First Middle Tennessee State University And Now A Florida High School

Now is not a good time to invest in N.B. Forrest stock.  A recent controversy erupted at Middle Tennessee State University involving a petition to change the name of a building named after Forrest and now students at a Florida high school are requesting that the Board change the name of Nathan B. Forrest High School.  According to this article, "The students claim Forrest’s ties to the Ku Klux Klan, which Forrest later broke off, is the reason the Westside high school should be given a new name."
········
### Given problem A
Duplicate the passage about renaming buildings and a school named for Nathan B. Forrest, word for word.
The passage about Forrest has no connection to the records that follow it.
········
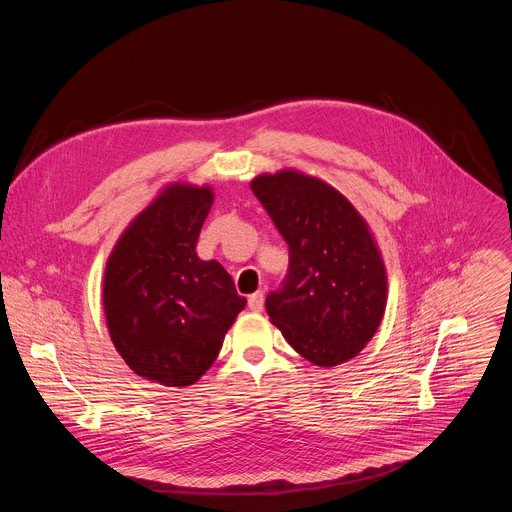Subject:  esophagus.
<instances>
[{
	"instance_id": "34e87169",
	"label": "esophagus",
	"mask_w": 512,
	"mask_h": 512,
	"mask_svg": "<svg viewBox=\"0 0 512 512\" xmlns=\"http://www.w3.org/2000/svg\"><path fill=\"white\" fill-rule=\"evenodd\" d=\"M247 306H249V310H253V312H261L263 306H265V294H263L261 290L253 292V294L249 296V300H247Z\"/></svg>"
}]
</instances>
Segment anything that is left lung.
<instances>
[{"label": "left lung", "instance_id": "1", "mask_svg": "<svg viewBox=\"0 0 512 512\" xmlns=\"http://www.w3.org/2000/svg\"><path fill=\"white\" fill-rule=\"evenodd\" d=\"M253 194L288 245V271L265 300L271 322L308 361L334 367L377 332L387 300L379 249L357 210L300 172L261 174Z\"/></svg>", "mask_w": 512, "mask_h": 512}]
</instances>
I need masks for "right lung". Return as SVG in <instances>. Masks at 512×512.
I'll use <instances>...</instances> for the list:
<instances>
[{
	"label": "right lung",
	"instance_id": "1",
	"mask_svg": "<svg viewBox=\"0 0 512 512\" xmlns=\"http://www.w3.org/2000/svg\"><path fill=\"white\" fill-rule=\"evenodd\" d=\"M208 186H169L123 231L108 259L104 308L125 363L165 387L196 383L216 361L247 300L196 243L212 208Z\"/></svg>",
	"mask_w": 512,
	"mask_h": 512
}]
</instances>
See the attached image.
········
### Given problem B
Format every line of the records above as a numbered list, skipping blank lines and leaving out the pictures.

### Task result A
First Middle Tennessee State University And Now A Florida High School

Now is not a good time to invest in N.B. Forrest stock.  A recent controversy erupted at Middle Tennessee State University involving a petition to change the name of a building named after Forrest and now students at a Florida high school are requesting that the Board change the name of Nathan B. Forrest High School.  According to this article, "The students claim Forrest’s ties to the Ku Klux Klan, which Forrest later broke off, is the reason the Westside high school should be given a new name."

### Task result B
1. Subject:  esophagus.
2. <instances>
3. [{
4. 	"instance_id": "34e87169",
5. 	"label": "esophagus",
6. 	"mask_w": 512,
7. 	"mask_h": 512,
8. 	"mask_svg": "<svg viewBox=\"0 0 512 512\" xmlns=\"http://www.w3.org/2000/svg\"><path fill=\"white\" fill-rule=\"evenodd\" d=\"M247 306H249V310H253V312H261L263 306H265V294H263L261 290L253 292V294L249 296V300H247Z\"/></svg>"
9. }]
10. </instances>
11. Segment anything that is left lung.
12. <instances>
13. [{"label": "left lung", "instance_id": "1", "mask_svg": "<svg viewBox=\"0 0 512 512\" xmlns=\"http://www.w3.org/2000/svg\"><path fill=\"white\" fill-rule=\"evenodd\" d=\"M253 194L288 245V271L265 300L271 322L308 361L334 367L377 332L387 300L379 249L357 210L300 172L261 174Z\"/></svg>", "mask_w": 512, "mask_h": 512}]
14. </instances>
15. I need masks for "right lung". Return as SVG in <instances>. Masks at 512×512.
16. I'll use <instances>...</instances> for the list:
17. <instances>
18. [{
19. 	"label": "right lung",
20. 	"instance_id": "1",
21. 	"mask_svg": "<svg viewBox=\"0 0 512 512\" xmlns=\"http://www.w3.org/2000/svg\"><path fill=\"white\" fill-rule=\"evenodd\" d=\"M208 186H169L123 231L108 259L104 308L125 363L165 387L196 383L216 361L247 300L196 243L212 208Z\"/></svg>",
22. 	"mask_w": 512,
23. 	"mask_h": 512
24. }]
25. </instances>
26. See the attached image.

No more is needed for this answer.